The Australian Government has said it will initiate a dispute settlement process at the World Trade Organization (WTO), in response to China’s increased duties on Australian wine imports.
In a joint statement the Minister for Trade, Tourism and Investment, the Hon Dan Tehan MP, and the Minister for Agriculture, Drought and Emergency Management, the Hon David Littleproud MP, said the decision to commence the dispute resolution process was taken following extensive consultation with Australia’s winemakers.
The Ministers said: “The WTO dispute resolution process is available to any WTO member as a means to resolve trade disputes in a respectful manner.
“Australia’s use of the WTO in this matter is consistent with its previous use of the WTO and aligns with our support for the rules-based trading system.
“Australia remains open to engaging directly with China to resolve this issue.
“The Australian Government would like to thank Australia’s wine makers for their constructive engagement on this issue and their continued cooperation.
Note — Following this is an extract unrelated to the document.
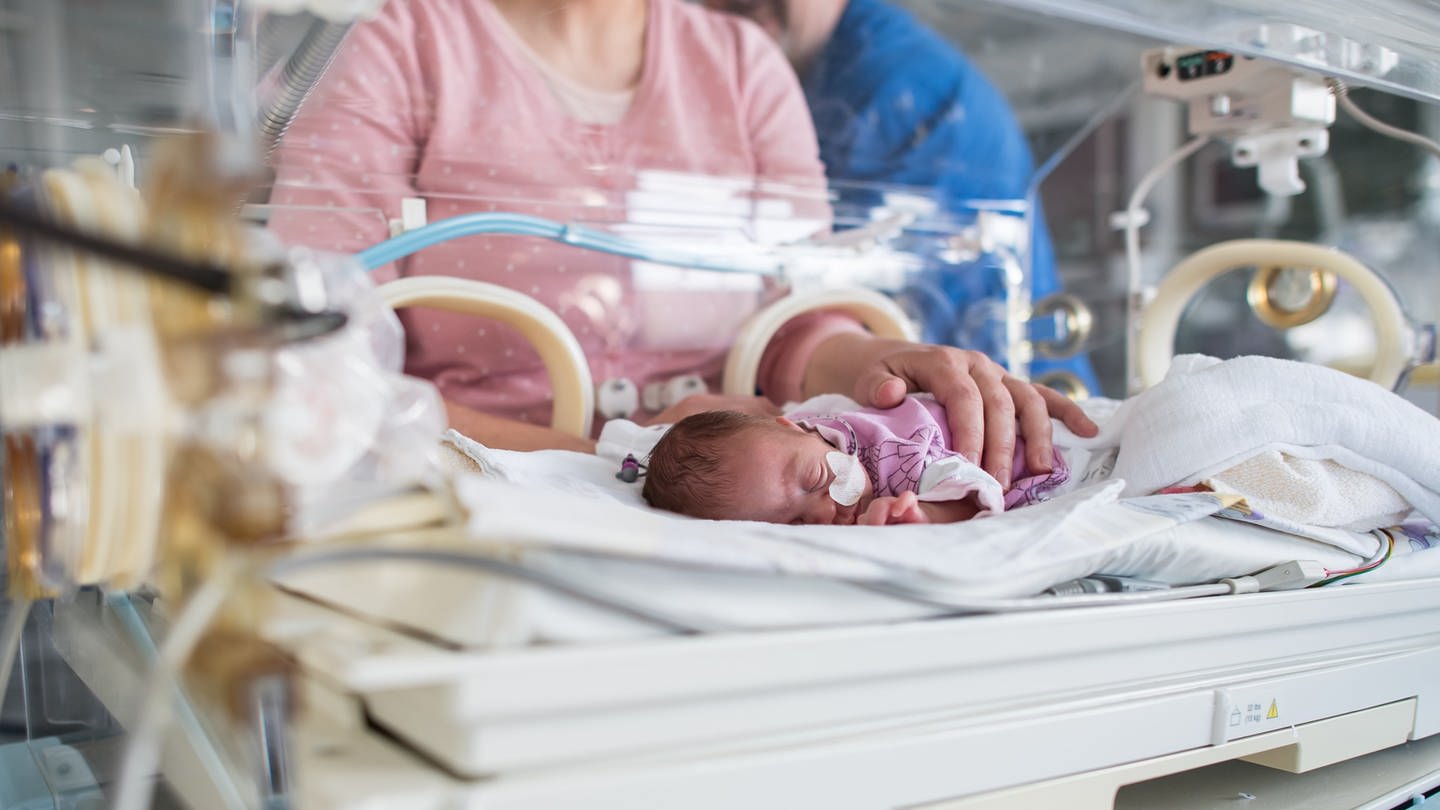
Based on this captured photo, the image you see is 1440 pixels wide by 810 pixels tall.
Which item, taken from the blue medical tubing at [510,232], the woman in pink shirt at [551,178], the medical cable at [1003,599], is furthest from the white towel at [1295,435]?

“The Government will continue to vigorously defend the interests of Australian wine makers using the established system in the WTO to resolve our differences.”
The move has been welcomed by Australian Grape & Wine, with Chief Executive, Tony Battaglene, saying: “We believe the Australian Government’s decision to initiate this process is the right call for Australia’s grape and wine businesses.
“As an export-focused industry, Australia’s grape growers and winemakers have benefited enormously from the rules-based international trading system, with the WTO at its core. In taking this decision, the Australian Government is demonstrating its commitment to Australia’s grape and wine businesses and respecting the rules-based international trading system.
“We have been consistent in our position that Australian producers have not dumped wine on the Chinese market, nor received trade-distorting subsidies. We believe the Australian Government’s decision to ask the WTO to undertake an independent assessment of the facts is the right course to take.
“While this process is underway, we’ll keep working with grape growers, winemakers and the Australian Government, to diversify our export markets and strengthen relationships as much as possible with all trading partners, including China.”
China imposed the ‘anti-dumping’ tariffs on Australian wine in November last year after China’s Ministry of Commerce said it had conducted an anti-dumping and anti-subsidy investigation into Australian wine.